To solve this issue, the authors developed a RAG system that uses a fine-tuned LLM specifically designed for answering biomedical questions. This system retrieves relevant research abstracts from PubMed and incorporates them into the LLM's context when generating answers. By referencing these abstracts, the model can provide answers that users can verify against reliable sources. The results show that this approach significantly improves the accuracy of the answers compared to traditional PubMed searches.
Why it matters?
This research is important because it addresses the critical need for accurate information in healthcare and biomedical fields.
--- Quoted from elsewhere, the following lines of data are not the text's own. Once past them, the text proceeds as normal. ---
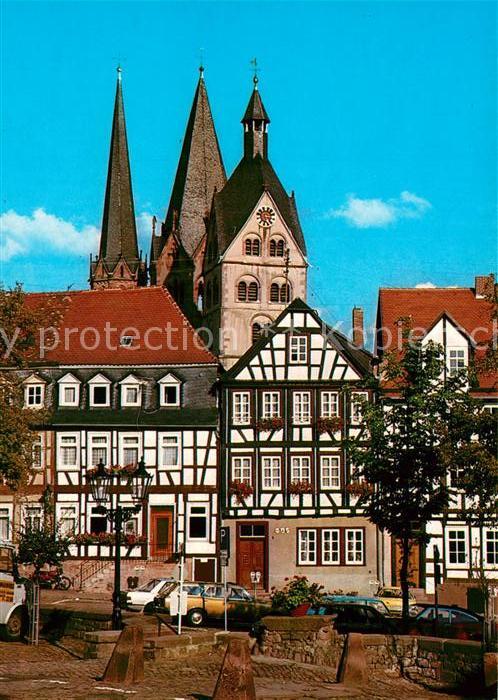 Gelnhausen Obermarkt Fachwerkhäuser Altstadt mit M
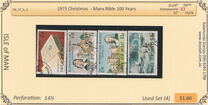 [Christmas Stamps - The 100th Anniversary of the Manx Bible, type BA]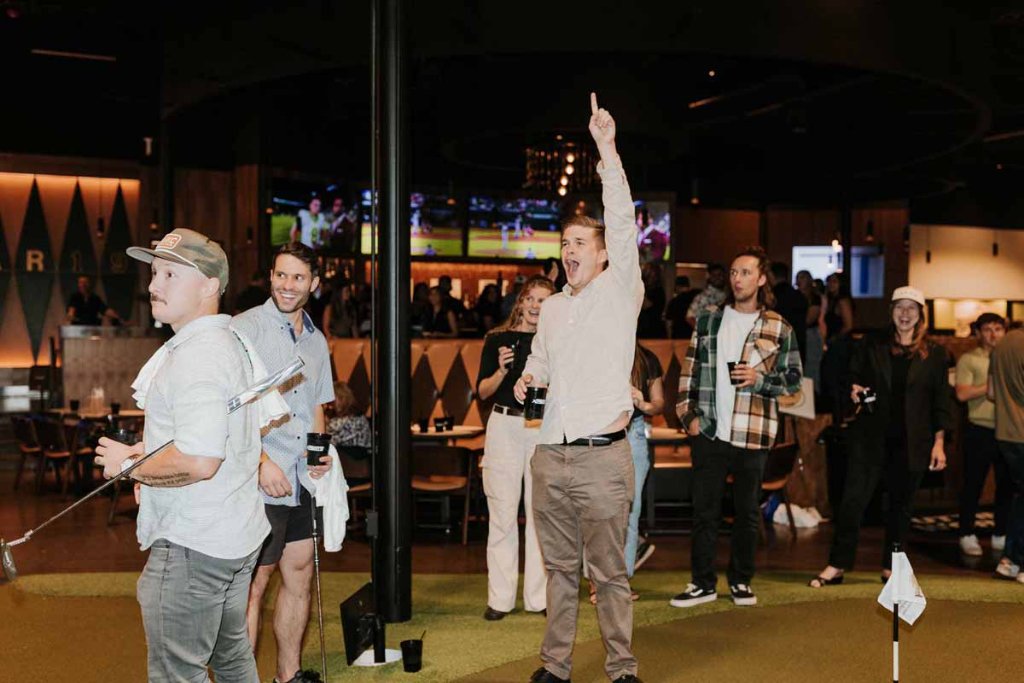 Group event at Putting World 22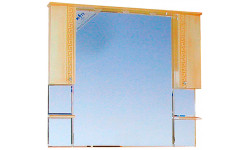 Misty Зеркальный шкаф Olimpia Lux 120 бежевая патина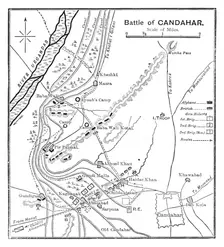 Battle of Candahar: Plan 1902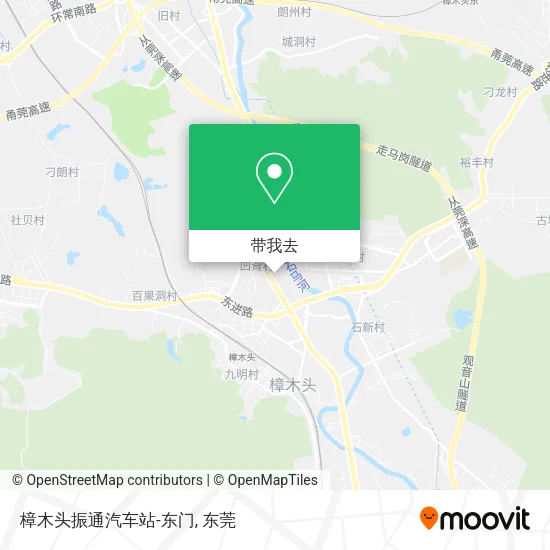 樟木头振通汽车站-东门地图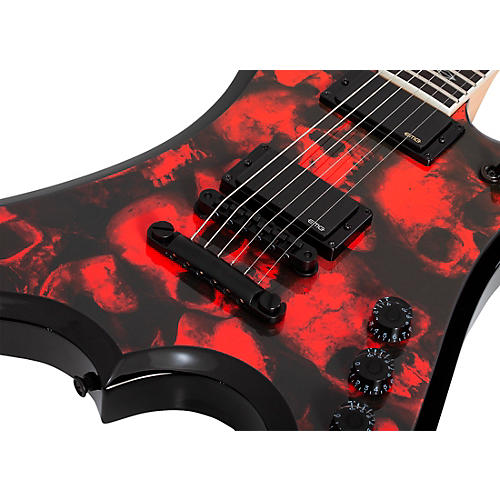 Wylde Audio Berzerker Electric Guitar Blood Skull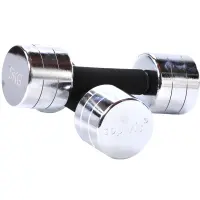 top | vit® chrom.dumbbell 5,0 kg | Stück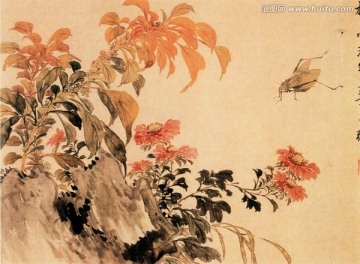 張熊 花卉圖之一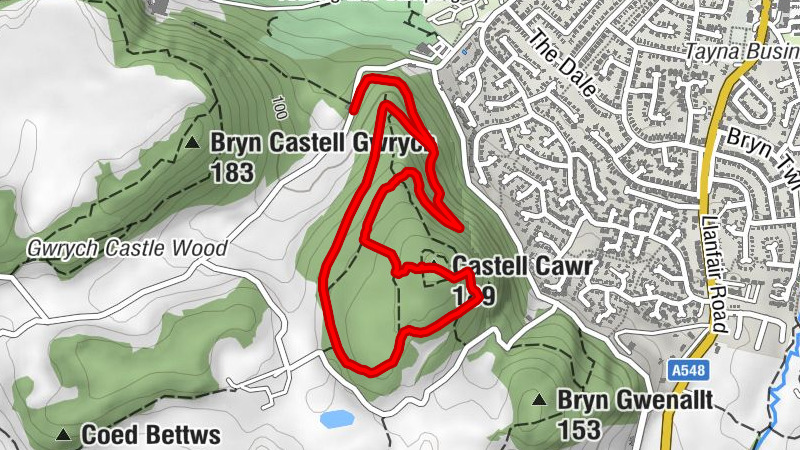 Abergele - Castell Cawr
By enhancing LLMs with a reliable referencing system, users can trust the answers they receive, which can lead to better-informed decisions regarding their health. Additionally, making the dataset and models publicly available promotes further research and development in this area.
Abstract
Large language models (LLMs) have recently become the leading source of answers for users' questions online. Despite their ability to offer eloquent answers, their accuracy and reliability can pose a significant challenge. This is especially true for sensitive domains such as biomedicine, where there is a higher need for factually correct answers. This paper introduces a biomedical retrieval-augmented generation (RAG) system designed to enhance the reliability of generated responses. The system is based on a fine-tuned LLM for the referenced question-answering, where retrieved relevant abstracts from PubMed are passed to LLM's context as input through a prompt. Its output is an answer based on PubMed abstracts, where each statement is referenced accordingly, allowing the users to verify the answer. Our retrieval system achieves an absolute improvement of 23% compared to the PubMed search engine. Based on the manual evaluation on a small sample, our fine-tuned LLM component achieves comparable results to GPT-4 Turbo in referencing relevant abstracts. We make the dataset used to fine-tune the models and the fine-tuned models based on Mistral-7B-instruct-v0.1 and v0.2 publicly available.